* SET EXERCISE A: Copy out the records, starting at the line containing "From the available" and continuing through the final line of the records, inclusive.

* QUOTED TEXT:

##########

We’re happy to report that Ian McDonald‘s acclaimed first Luna novel, NEW MOON, is available in a Ukrainian edition! Published by Богдан, as Луна. Новий Місяць, here’s the synopsis…
Місяць постійно хоче тебе вбити. Він має для цього тисячі способів: крижаний вакуум, смертельна радіація, задуха від реголітового пилу чи поступове руйнування кісток твого тіла. І якщо ти виживеш, тебе намагатимуться зламати П’ять Драконів — корпорації, що керують місячними багатствами та навіть твоїм диханням.
Але ти залишаєшся. Бо Місяць дає шанс на достаток, що перевершує найвигадливіші мрії. Допоки ти тримаєшся.
«Луна: Новий Місяць» — епічна сага Ієна Макдональда про закон великого капіталу та невблаганну владу сімейних кланів. Письменник майстерно створює дивовижно детальний світ, де бізнес стає зброєю, а найближча родина — єдиною опорою.
The novel was translated by Yevgeny Lushchikov; the cover is by Rostislav Kramar.
The Luna series is published in the UK by Gollancz and in North America by Tor Books: NEW MOON, WOLF MOON, and MOON RISING. The novels are published widely in translation. Here’s the English-language synopsis….
The Moon wants to kill you. It might not get there first.
Luna is a gripping thriller about five corporate families caught in a bitter battle for supremacy in the harsh environment of the moon. It’s very easy to die on the moon, but with its vast mineral wealth it’s also easy to make your fortune.
Following the fortunes of a handful of disparate characters, from one of the lowliest workers on the moon to the heads of one of the most powerful families, LUNA provides a vast mosaic of life on this airless and terrifying new home for humanity.
This is SF that will be perfect for fans of Kim Stanley Robinson and Ken Macleod alike.

##########

* THE DATA:
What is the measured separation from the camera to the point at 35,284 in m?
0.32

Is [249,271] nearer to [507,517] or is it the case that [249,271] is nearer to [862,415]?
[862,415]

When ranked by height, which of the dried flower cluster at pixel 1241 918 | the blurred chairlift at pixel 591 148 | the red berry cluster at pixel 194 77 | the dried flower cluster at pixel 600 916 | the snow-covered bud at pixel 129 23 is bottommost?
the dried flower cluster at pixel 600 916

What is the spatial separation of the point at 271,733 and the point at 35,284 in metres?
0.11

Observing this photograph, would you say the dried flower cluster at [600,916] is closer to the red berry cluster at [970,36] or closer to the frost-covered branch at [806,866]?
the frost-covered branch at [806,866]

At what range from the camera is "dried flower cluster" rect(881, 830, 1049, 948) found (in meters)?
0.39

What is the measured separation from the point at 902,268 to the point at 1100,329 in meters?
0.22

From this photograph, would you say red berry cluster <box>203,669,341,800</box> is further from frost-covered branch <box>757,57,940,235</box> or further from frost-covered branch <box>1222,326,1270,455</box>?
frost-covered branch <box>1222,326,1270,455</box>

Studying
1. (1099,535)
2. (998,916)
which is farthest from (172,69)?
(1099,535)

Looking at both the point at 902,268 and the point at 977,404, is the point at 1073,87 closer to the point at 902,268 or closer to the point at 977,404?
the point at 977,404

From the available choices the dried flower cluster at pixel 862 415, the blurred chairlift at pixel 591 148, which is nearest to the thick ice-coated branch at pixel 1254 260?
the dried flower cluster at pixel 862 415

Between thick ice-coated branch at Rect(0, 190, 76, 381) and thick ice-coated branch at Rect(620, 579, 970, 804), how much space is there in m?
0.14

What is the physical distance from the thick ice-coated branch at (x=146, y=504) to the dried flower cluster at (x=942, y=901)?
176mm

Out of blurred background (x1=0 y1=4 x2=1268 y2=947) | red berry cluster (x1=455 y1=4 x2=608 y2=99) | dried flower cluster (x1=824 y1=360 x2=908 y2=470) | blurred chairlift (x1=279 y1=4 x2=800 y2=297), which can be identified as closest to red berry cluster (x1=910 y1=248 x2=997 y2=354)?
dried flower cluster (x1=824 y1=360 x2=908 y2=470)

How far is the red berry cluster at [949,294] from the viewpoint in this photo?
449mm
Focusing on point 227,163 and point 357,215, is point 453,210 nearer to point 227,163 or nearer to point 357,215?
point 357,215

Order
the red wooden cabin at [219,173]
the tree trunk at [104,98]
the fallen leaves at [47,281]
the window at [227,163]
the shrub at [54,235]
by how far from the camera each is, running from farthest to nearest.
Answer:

##########

* SET EXERCISE B: According to the announcement of the Ukrainian edition of NEW MOON, who translated the novel?

* CORRECT RESPONSE A:
From the available choices the dried flower cluster at pixel 862 415, the blurred chairlift at pixel 591 148, which is nearest to the thick ice-coated branch at pixel 1254 260?
the dried flower cluster at pixel 862 415

Between thick ice-coated branch at Rect(0, 190, 76, 381) and thick ice-coated branch at Rect(620, 579, 970, 804), how much space is there in m?
0.14

What is the physical distance from the thick ice-coated branch at (x=146, y=504) to the dried flower cluster at (x=942, y=901)?
176mm

Out of blurred background (x1=0 y1=4 x2=1268 y2=947) | red berry cluster (x1=455 y1=4 x2=608 y2=99) | dried flower cluster (x1=824 y1=360 x2=908 y2=470) | blurred chairlift (x1=279 y1=4 x2=800 y2=297), which can be identified as closest to red berry cluster (x1=910 y1=248 x2=997 y2=354)?
dried flower cluster (x1=824 y1=360 x2=908 y2=470)

How far is the red berry cluster at [949,294] from the viewpoint in this photo?
449mm
Focusing on point 227,163 and point 357,215, is point 453,210 nearer to point 227,163 or nearer to point 357,215?
point 357,215

Order
the red wooden cabin at [219,173]
the tree trunk at [104,98]
the fallen leaves at [47,281]
the window at [227,163]
the shrub at [54,235]
by how far from the camera each is, running from farthest to nearest.
Answer:

* CORRECT RESPONSE B: Yevgeny Lushchikov